→ **TASK ITEM**
Write out again only the lines running from the one that contains "Night | 34 |" to the end of the records below, including both the first and the last.

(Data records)

........

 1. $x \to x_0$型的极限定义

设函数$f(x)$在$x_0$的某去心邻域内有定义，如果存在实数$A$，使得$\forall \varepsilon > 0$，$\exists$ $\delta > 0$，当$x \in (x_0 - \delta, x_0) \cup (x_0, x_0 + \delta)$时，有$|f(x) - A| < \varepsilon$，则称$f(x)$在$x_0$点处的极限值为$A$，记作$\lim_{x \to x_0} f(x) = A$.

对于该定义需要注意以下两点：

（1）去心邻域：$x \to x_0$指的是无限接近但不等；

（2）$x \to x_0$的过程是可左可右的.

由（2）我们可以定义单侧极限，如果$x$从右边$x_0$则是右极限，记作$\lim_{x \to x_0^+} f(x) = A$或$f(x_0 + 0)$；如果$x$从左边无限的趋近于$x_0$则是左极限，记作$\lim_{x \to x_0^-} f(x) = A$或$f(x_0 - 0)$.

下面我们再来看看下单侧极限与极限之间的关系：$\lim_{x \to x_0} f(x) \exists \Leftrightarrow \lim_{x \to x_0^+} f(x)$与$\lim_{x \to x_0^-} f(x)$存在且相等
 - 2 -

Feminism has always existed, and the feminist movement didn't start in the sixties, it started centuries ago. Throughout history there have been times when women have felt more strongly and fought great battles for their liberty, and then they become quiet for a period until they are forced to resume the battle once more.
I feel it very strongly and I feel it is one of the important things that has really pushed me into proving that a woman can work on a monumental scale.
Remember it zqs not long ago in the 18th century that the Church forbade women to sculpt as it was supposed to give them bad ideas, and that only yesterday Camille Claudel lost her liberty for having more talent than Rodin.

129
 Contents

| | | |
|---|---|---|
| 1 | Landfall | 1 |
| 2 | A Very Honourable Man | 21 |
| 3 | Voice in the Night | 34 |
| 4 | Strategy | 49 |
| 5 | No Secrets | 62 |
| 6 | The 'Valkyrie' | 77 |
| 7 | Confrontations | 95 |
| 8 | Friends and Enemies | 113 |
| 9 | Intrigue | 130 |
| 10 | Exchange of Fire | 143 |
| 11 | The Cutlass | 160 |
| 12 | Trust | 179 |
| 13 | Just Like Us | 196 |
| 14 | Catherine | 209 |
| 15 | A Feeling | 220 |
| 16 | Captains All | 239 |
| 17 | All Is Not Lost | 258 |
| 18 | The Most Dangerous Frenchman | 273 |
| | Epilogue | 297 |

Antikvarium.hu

........

→ **RESULT OF THIS EXERCISE**
| 3 | Voice in the Night | 34 |
| 4 | Strategy | 49 |
| 5 | No Secrets | 62 |
| 6 | The 'Valkyrie' | 77 |
| 7 | Confrontations | 95 |
| 8 | Friends and Enemies | 113 |
| 9 | Intrigue | 130 |
| 10 | Exchange of Fire | 143 |
| 11 | The Cutlass | 160 |
| 12 | Trust | 179 |
| 13 | Just Like Us | 196 |
| 14 | Catherine | 209 |
| 15 | A Feeling | 220 |
| 16 | Captains All | 239 |
| 17 | All Is Not Lost | 258 |
| 18 | The Most Dangerous Frenchman | 273 |
| | Epilogue | 297 |

Antikvarium.hu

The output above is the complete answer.